Speed of response can be a decisive factor in the rental power industry. It is driven by emergency needs and hard deadlines, but uses equipment that is often hard to get hold of and requires substantial lead times to acquire.

“It’s often not a price issue. It’s have you got [the equipment] and how quickly can you deploy it,” explains Meyrick. “The very best equipment that we could get is expensive, but we chose very well. In Yemen for instance, the transformation that we have has overcome the client’s voltage frequency fluctuations.”

The operation currently works out of Jebel Ali, a location selected purely for its logistic advantages. However, there is more on the drawing board. In Dubai World Central the company will build the Altaaqa Global IPP Center of Excellence, a dedicated IPP facility and the first of its kind for Caterpillar. Completion of this LEED certified facility is expected by September 2014.

“The 40,000m2 plot will include a state of the art facility, specially designed by Caterpillar and purpose made for ultra-efficient handling, storing, repairing, and logistical movement of our fleet of highly specialised equipment,” said Meyrick.

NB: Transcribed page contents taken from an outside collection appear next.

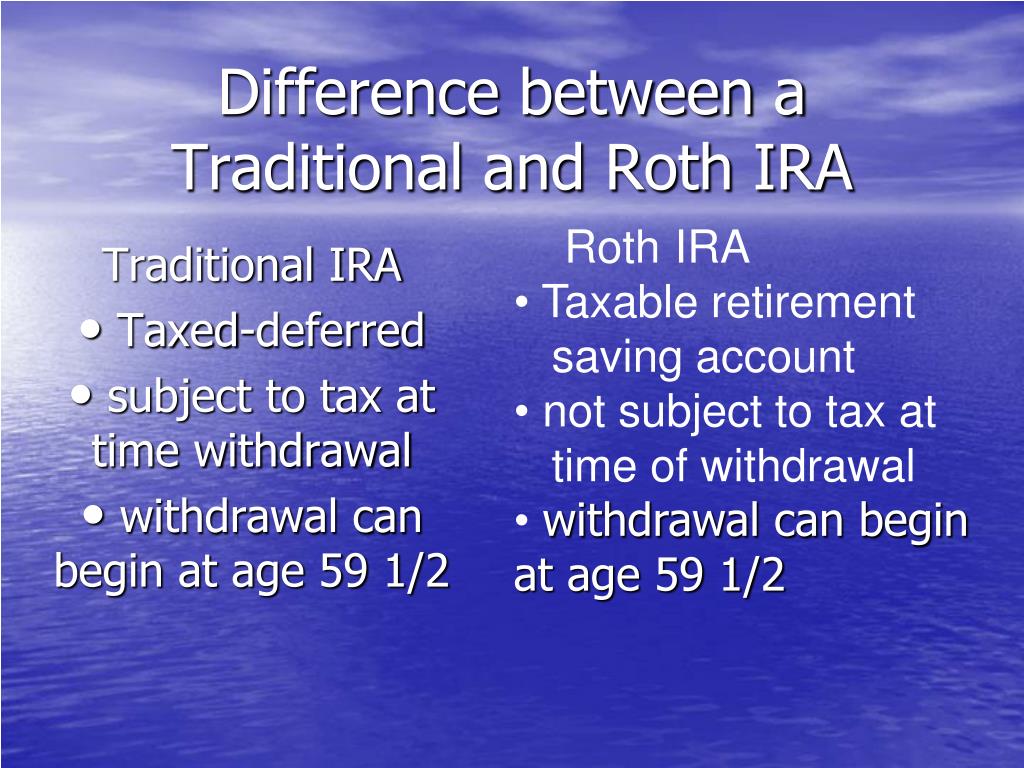 Difference between a Traditional and Roth IRA

Traditional IRA
• Taxed-deferred
• subject to tax at time withdrawal
• withdrawal can begin at age 59 1/2

Roth IRA
• Taxable retirement saving account
• not subject to tax at time of withdrawal
• withdrawal can begin at age 59 1/2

“It will be capable of refurbishing in excess of 200 power modules annually in its first phase. Since the construction is modular, it is designed to enable easy and seamless expansion, in line with future business growth.”

The facility will also bring together the technology to allow the company to remotely monitor the health of its products and the whereabouts of its people in the field.

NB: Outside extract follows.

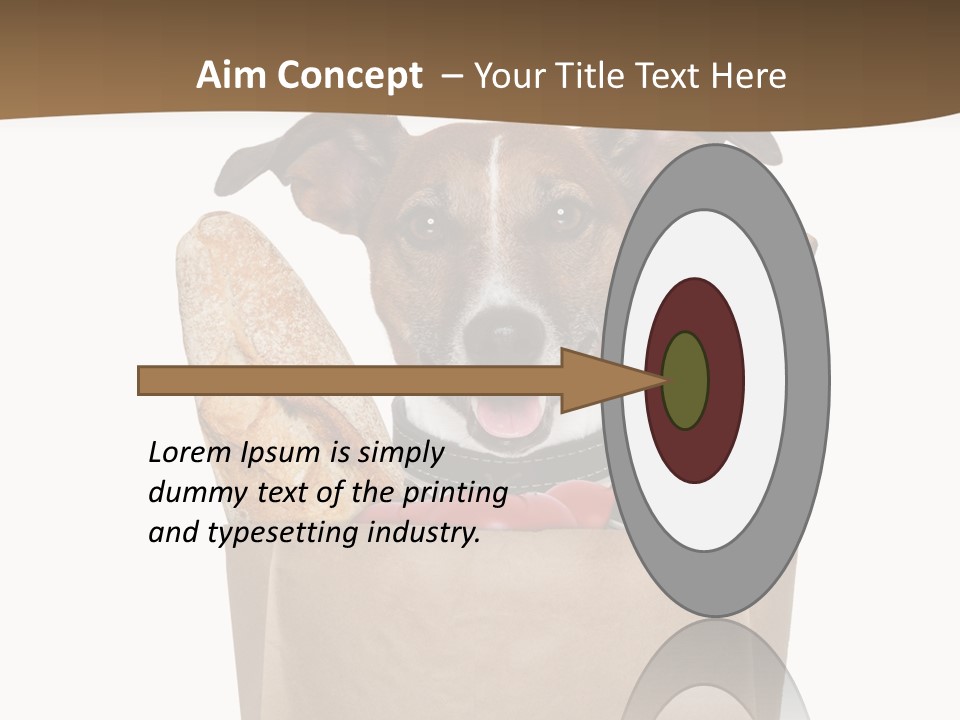 Aim Concept – Your Title Text Here

Lorem Ipsum is simply dummy text of the printing and typesetting industry.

“We have a very good team,” says Meyrick. “They are specialised people because we have to come up with very complex electrical solutions; each project is unique.”

As well as using its own team for the specialist engineering, day-to-day operations, are normally contracted out, which is where locals can be involved with projects.

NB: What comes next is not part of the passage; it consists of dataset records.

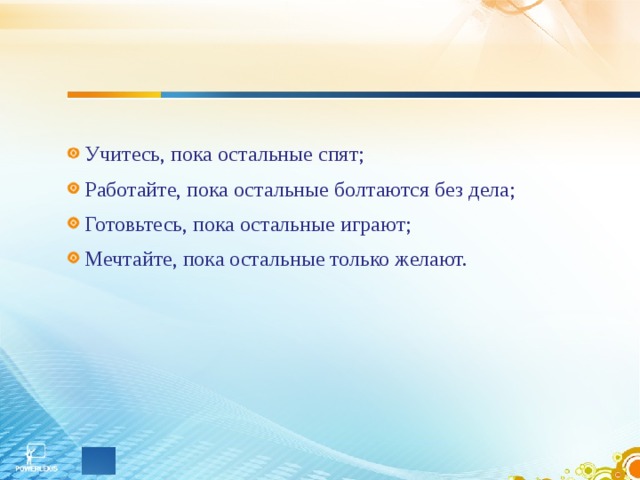 Учитесь, пока остальные спят;

Работайте, пока остальные болтаются без дела;

Готовьтесь, пока остальные играют;

Мечтайте, пока остальные только желают.

POWERLEXIS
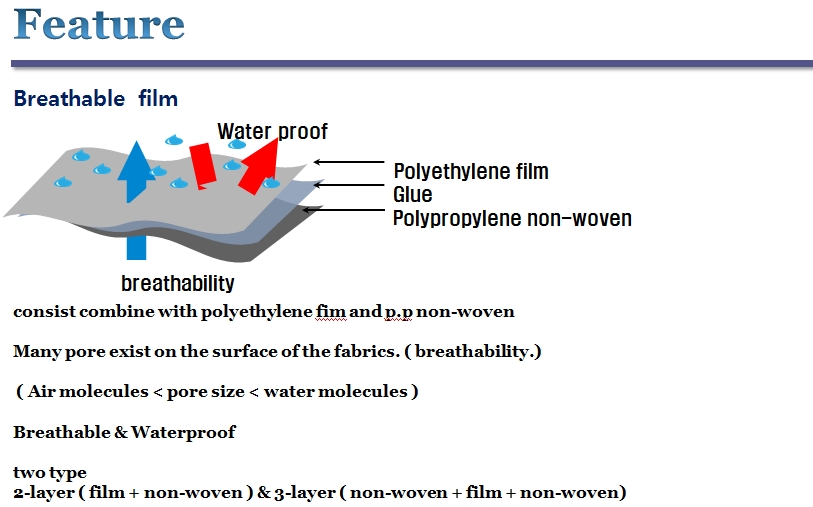 Feature

Breathable film

Water proof

Polyethylene film
Glue
Polypropylene non-woven

breathability

consist combine with polyethylene fim and p.p non-woven

Many pore exist on the surface of the fabrics. ( breathability.)

( Air molecules < pore size < water molecules )

Breathable & Waterproof

two type
2-layer ( film + non-woven ) & 3-layer ( non-woven + film + non-woven)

“Part of giving back is in the local employment and training,” says Meyrick. “We’ll train people and give them a set of skills they didn’t have before.”

This approach will be essential as the operation looks to expand its reach. But Meyrick is clear that while he wants the business to grow quickly, it will be prudent too.

“We wanted to feel the temperature in our backyard,” he says. “We always intended to get a couple of projects in the Middle East and then move into Africa. We’ve now opened a branch office in Kenya and will open one on Johannesburg and Bangalore before the end of the year.”

The pace of development shows the business is serious about its billion dollar goal. The history of the companies behind Altaaqa Global suggest it is a realistic one.

Long Haul
Look around AltaaqaGlobal.com and you’ll see a well put together corporate website, but hidden away in one of its corners is an interesting and unusual option.

Like many companies operating in the Middle East, its team is drawn from all over the world and this is an advantage the company looks to make use of. Go to the contacts listings and you’ll find people who can speak to you about your temporary power needs in anything from Arabic to Urdu, but there’s also Welsh.

This is one sign of Steven Meyrick’s origins that has made it into his latest role. He started out working for a UK Caterpillar dealer for around 10 years, in what he described as ‘mostly product support’.

“Then I joined the overseas team and went to Iraq in the ‘70s, then, in ‘78 to Iran,” says Meyrick. “I decided I quite liked the Middle East and joined Zahid in 1979.”

There he formed a product support unit and rose to a senior management position. Having been with this dealer for 33 years, he’s proved he’s in the region for the long haul.

“We’re a conservative company,” he says. “Zahid has grown tremendously, it does so through prudent investment and careful decision making. Zahid is not in this business to be an also ran.

“One of the conditions of establishing Altaaqa Global was not to just be an IPP, we want to be the biggest one.

“2014 is going to be very serious, but we’re confident we will exceed what we’ve set out to do. And we will do all of this with great passion, commitment and perseverance.”